> _Saved data entries_:
•••
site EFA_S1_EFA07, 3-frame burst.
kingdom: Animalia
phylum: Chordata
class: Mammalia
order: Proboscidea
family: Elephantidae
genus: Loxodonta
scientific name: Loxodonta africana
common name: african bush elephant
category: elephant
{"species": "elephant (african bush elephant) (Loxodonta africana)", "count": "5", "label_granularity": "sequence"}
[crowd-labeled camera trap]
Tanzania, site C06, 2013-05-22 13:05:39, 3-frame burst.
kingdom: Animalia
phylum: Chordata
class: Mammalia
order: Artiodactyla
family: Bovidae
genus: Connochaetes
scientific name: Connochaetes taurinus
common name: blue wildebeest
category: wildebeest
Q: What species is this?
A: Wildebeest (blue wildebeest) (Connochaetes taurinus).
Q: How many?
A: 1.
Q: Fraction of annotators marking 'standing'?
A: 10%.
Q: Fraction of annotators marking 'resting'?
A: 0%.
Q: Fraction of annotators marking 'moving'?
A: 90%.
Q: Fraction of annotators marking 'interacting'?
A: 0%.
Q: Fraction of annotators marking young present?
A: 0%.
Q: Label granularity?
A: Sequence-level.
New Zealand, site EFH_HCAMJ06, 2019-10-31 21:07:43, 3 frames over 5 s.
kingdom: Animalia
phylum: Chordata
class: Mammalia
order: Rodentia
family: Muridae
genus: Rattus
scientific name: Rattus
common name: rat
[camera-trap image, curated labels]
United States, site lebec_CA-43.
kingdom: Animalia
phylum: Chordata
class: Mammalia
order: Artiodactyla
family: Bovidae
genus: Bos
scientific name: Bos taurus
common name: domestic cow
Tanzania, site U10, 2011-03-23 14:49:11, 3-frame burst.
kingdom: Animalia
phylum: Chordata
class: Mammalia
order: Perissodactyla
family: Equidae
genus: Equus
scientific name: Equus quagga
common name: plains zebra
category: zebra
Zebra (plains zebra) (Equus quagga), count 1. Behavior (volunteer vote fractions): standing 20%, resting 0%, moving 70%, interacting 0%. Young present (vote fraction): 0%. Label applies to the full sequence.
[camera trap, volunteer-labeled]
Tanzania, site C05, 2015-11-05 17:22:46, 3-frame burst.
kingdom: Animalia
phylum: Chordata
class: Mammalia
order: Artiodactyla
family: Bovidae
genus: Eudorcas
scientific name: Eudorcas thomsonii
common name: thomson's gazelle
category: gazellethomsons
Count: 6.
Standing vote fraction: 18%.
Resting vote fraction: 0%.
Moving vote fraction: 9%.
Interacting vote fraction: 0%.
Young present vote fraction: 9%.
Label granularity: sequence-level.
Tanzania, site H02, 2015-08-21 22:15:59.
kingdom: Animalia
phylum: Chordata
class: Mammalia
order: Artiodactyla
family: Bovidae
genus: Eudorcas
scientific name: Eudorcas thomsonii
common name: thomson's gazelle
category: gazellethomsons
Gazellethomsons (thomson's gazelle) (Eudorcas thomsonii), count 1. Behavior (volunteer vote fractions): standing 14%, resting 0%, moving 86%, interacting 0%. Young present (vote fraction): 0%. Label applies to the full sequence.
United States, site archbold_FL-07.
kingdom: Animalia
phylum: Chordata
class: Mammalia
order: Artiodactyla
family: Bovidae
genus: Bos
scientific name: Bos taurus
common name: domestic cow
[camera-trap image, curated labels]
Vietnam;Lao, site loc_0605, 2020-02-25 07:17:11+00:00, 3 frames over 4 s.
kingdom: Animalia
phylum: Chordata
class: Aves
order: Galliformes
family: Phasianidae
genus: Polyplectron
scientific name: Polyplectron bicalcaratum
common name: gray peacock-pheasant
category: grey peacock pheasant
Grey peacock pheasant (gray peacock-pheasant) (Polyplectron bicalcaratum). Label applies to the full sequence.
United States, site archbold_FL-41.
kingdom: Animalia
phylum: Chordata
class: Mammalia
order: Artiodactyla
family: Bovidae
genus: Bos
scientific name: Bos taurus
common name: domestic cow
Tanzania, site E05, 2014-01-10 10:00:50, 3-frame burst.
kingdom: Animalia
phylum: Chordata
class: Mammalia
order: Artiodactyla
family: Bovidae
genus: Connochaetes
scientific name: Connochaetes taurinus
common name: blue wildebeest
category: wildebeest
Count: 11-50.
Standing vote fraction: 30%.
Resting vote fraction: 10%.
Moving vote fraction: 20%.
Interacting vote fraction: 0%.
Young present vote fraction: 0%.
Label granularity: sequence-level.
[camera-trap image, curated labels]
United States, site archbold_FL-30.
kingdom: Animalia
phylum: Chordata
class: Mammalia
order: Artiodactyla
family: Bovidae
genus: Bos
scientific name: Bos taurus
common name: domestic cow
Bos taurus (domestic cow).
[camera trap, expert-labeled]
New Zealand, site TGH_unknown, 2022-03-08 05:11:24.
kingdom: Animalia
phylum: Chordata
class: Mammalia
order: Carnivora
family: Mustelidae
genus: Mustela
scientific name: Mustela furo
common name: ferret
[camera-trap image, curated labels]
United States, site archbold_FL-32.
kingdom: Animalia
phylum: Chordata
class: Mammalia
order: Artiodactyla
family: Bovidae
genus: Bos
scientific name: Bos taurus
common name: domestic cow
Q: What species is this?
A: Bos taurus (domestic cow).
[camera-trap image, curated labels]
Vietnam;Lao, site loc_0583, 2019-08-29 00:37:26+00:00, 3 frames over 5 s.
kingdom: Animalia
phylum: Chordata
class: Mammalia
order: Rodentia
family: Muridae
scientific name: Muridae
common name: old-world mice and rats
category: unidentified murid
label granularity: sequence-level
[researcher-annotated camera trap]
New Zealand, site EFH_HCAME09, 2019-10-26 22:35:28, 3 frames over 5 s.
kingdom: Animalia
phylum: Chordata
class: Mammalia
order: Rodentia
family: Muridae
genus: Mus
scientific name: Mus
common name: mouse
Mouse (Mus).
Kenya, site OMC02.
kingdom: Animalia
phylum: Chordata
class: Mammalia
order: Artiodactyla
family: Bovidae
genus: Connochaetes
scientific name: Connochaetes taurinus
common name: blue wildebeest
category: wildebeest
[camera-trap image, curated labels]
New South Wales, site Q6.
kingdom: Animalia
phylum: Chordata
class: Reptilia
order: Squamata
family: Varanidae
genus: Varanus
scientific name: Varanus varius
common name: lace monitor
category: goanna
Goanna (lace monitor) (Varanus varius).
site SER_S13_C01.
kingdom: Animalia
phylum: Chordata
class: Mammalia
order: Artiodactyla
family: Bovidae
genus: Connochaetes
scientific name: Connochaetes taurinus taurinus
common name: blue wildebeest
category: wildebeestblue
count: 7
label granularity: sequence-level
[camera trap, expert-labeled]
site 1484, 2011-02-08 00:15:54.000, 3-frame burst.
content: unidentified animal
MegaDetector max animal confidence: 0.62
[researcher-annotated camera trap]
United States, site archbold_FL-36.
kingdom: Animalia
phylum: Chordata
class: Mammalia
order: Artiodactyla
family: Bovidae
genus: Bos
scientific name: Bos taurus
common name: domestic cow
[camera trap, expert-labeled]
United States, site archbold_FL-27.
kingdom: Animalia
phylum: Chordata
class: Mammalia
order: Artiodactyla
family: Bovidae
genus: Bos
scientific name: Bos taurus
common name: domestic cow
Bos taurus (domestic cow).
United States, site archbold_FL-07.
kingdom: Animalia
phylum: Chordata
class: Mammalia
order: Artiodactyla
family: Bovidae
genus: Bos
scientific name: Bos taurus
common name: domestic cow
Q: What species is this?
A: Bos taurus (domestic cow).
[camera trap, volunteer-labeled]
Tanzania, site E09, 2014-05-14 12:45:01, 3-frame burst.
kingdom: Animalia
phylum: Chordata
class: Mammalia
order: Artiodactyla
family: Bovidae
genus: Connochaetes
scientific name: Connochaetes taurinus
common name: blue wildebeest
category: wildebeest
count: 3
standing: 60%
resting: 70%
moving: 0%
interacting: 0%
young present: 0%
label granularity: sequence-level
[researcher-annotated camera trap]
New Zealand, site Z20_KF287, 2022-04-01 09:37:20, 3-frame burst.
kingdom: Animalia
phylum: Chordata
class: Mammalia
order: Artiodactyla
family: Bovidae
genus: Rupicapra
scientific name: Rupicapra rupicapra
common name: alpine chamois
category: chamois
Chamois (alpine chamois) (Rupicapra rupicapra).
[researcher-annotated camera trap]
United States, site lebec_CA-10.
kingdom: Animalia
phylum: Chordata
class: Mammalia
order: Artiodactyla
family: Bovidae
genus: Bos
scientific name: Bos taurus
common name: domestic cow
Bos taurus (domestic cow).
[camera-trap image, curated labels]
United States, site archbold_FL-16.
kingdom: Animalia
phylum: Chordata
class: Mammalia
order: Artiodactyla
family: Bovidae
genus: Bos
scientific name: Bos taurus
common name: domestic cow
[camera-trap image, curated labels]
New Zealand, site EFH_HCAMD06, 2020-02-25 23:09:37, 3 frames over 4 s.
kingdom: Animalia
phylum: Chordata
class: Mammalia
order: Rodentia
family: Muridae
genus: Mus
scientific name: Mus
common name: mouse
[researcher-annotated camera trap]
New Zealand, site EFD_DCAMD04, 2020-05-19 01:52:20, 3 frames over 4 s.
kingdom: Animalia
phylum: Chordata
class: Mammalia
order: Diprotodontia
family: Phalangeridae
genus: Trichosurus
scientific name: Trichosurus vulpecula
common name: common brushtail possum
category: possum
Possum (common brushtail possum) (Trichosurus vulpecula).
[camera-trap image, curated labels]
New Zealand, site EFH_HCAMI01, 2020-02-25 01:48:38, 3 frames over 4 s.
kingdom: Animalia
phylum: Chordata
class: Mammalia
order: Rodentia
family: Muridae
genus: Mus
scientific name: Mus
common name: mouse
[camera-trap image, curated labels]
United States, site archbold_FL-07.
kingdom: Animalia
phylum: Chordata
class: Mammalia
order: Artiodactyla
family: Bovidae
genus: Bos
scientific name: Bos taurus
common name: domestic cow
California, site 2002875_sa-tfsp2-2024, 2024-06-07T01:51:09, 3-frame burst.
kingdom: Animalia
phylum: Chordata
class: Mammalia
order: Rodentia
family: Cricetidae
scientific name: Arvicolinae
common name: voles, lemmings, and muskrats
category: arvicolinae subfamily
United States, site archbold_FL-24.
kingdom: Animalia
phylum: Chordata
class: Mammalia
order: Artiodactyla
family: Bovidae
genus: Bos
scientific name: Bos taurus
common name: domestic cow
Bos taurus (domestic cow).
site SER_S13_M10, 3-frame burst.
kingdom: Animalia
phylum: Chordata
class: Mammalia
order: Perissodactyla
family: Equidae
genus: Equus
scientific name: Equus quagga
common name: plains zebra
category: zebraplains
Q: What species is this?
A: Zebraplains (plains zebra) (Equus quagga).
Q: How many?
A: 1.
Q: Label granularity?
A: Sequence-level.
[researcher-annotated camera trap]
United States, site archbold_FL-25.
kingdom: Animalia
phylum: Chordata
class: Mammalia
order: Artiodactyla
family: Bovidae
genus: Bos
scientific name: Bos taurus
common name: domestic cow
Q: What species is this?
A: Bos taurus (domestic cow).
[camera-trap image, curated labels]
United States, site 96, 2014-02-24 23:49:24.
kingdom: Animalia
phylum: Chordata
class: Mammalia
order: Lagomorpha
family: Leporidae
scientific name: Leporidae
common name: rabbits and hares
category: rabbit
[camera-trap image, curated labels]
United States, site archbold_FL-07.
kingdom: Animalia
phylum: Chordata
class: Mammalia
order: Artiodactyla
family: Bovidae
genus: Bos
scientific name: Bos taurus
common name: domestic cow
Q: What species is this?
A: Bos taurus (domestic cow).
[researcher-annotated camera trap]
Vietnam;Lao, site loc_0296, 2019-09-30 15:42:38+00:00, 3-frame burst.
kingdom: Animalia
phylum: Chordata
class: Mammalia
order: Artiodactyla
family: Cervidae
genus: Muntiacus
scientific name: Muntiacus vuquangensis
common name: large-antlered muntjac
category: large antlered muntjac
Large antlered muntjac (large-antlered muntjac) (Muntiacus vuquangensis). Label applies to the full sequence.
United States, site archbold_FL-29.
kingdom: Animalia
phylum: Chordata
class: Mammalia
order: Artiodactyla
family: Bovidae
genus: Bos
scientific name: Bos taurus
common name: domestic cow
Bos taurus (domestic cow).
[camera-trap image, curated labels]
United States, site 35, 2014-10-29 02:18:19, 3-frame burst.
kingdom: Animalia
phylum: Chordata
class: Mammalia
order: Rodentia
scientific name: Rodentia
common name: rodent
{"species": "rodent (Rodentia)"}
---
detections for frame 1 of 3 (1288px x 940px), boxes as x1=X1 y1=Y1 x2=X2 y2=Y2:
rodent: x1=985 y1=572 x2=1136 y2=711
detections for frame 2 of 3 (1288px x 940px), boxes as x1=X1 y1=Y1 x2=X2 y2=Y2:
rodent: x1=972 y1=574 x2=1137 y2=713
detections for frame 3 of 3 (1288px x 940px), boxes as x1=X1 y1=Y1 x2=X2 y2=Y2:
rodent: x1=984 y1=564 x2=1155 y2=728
•••
> _Task description_:
Please write out exactly the lines from the start of the data through the line that contains "[crowd-labeled camera trap]", both ends included, and nothing else.

> _Answer for this exercise_:
site EFA_S1_EFA07, 3-frame burst.
kingdom: Animalia
phylum: Chordata
class: Mammalia
order: Proboscidea
family: Elephantidae
genus: Loxodonta
scientific name: Loxodonta africana
common name: african bush elephant
category: elephant
{"species": "elephant (african bush elephant) (Loxodonta africana)", "count": "5", "label_granularity": "sequence"}
[crowd-labeled camera trap]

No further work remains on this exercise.